Eu estava de volta à minha casa. Parecia um sonho inacreditável. Virei-me na cama e o sol entrando pela janela tocou meu rosto. Fechei os olhos sem pressa alguma para levantar. Uma procissão de imagens passou por minhas pálpebras fechadas. A noite anterior parecia ter acontecido em uma realidade paralela, muito distante.
Ontem eu tinha derrotado os hunos no palácio do imperador. Hoje eu estava no quarto em que cresci, na mesma casa em que passei toda minha infância. Uma semana atrás eram os sons das batalhas que enchiam meus ouvidos, os gritos dos soldados, as reclamações de Chi Fu... Hoje, Zhen relinchava em sua baia, minha irmã e minha mãe discutiam na cozinha com suas vozes se elevando cada vez mais e ao longe os sons do vilarejo pacífico chegavam até mim.
Virei-me na cama, incerto sobre o que fazer agora. Não havia tropas para treinar, homens para comandar, nem Chi Fu para me irritar ou hunos para derrotar. Deveria me trocar e deixar-me ser guiado por minha mãe para a casamenteira, assumindo meu lugar como homem da casa? Ou sentar no lugar de meu pai à mesa e assumir as funções dele imediatamente?
Ou deveria tomar coragem e finalmente contar sobre Mulan para minha família?
Eu sabia que Qingshan estava só esperando o momento oportuno para me pressionar a explicar tudo sobre a heroína da China. Na noite passada eu só tinha sobrevivido porque minha mãe estava mais preocupada em ter-me de volta, vivo e inteiro em seus braços, do que perguntar detalhes sobre a guerra, mas certamente essa trégua não duraria mais um dia.
— Irmãozão? — como que invocada Qingshan surgiu na porta, espiando cuidadosamente. Virei o rosto contra o travesseiro, fingindo dormir. — Ah, ótimo! Você está acordado! — ela saltitou para dentro do quarto deixando a porta aberta.
— Não estou não. — respondi com o rosto ainda enfiado no travesseiro. Ela não se importou. Senti quando se sentou ao meu lado.
— Quem era ela?
Um objeto duro, que presumo ser o cotovelo dela, cutucou minhas costelas, forçando-me a me afastar. Joguei o travesseiro em Qingshan, que deu um gritinho.

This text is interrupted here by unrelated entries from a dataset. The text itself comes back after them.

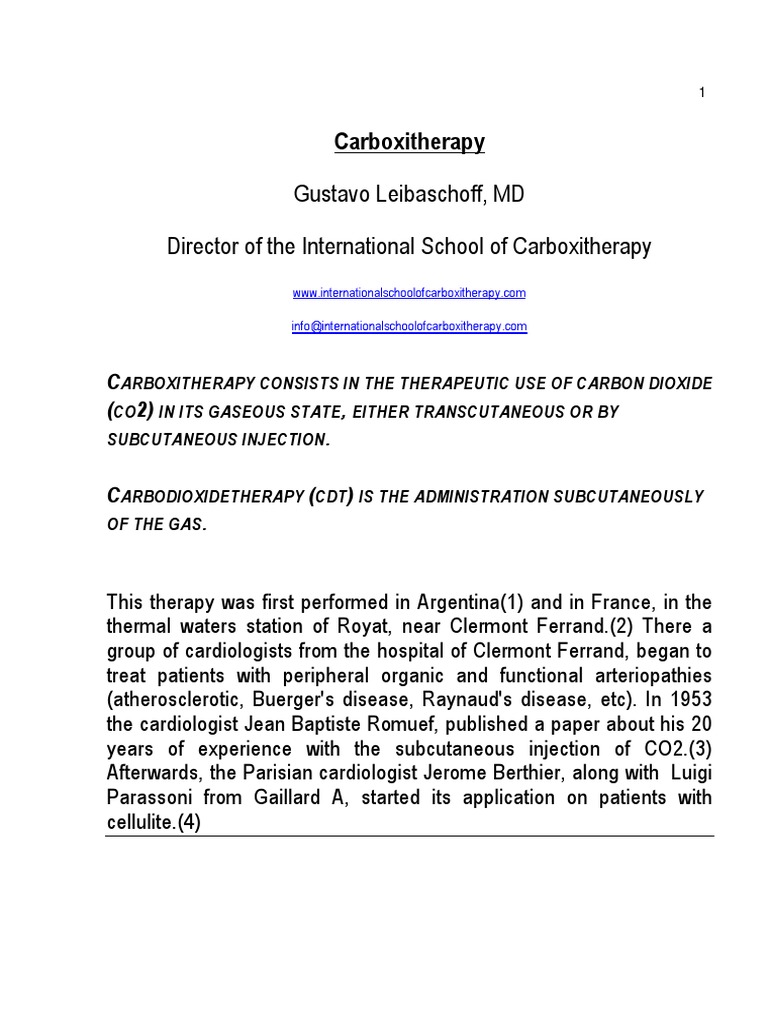 1

Carboxitherapy

Gustavo Leibaschoff, MD

Director of the International School of Carboxitherapy

www.internationalschoolofcarboxitherapy.com

info@internationalschoolofcarboxitherapy.com

CARBOXITHERAPY CONSISTS IN THE THERAPEUTIC USE OF CARBON DIOXIDE (CO2) IN ITS GASEOUS STATE, EITHER TRANSCUTANEOUS OR BY SUBCUTANEOUS INJECTION.

CARBODIOXIDETHERAPY (CDT) IS THE ADMINISTRATION SUBCUTANEOUSLY OF THE GAS.

This therapy was first performed in Argentina(1) and in France, in the thermal waters station of Royat, near Clermont Ferrand.(2) There a group of cardiologists from the hospital of Clermont Ferrand, began to treat patients with peripheral organic and functional arteriopathies (atherosclerotic, Buerger's disease, Raynaud's disease, etc). In 1953 the cardiologist Jean Baptiste Romuef, published a paper about his 20 years of experience with the subcutaneous injection of CO2.(3) Afterwards, the Parisian cardiologist Jerome Berthier, along with Luigi Parassoni from Gaillard A, started its application on patients with cellulite.(4)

— Ela deve ser importante se te deixa tão irritado.
— Não estou irritado — respondi, cedendo e me sentando — só quero alguns minutos de paz pela manhã.
— Você é um soldado, se estiver sempre em paz fica sem trabalho. — Qingshan declarou, estalando a língua. Então dobrou as pernas em cima de meu colchão, claramente pretendo não sair tão cedo. — Fa Mulan. Só se fala dela. Creio que não levará nem uma semana para que toda a China a conheça, mesmo o mais distante dos vilarejos... E você aqui tendo informação privilegiada e não me contando!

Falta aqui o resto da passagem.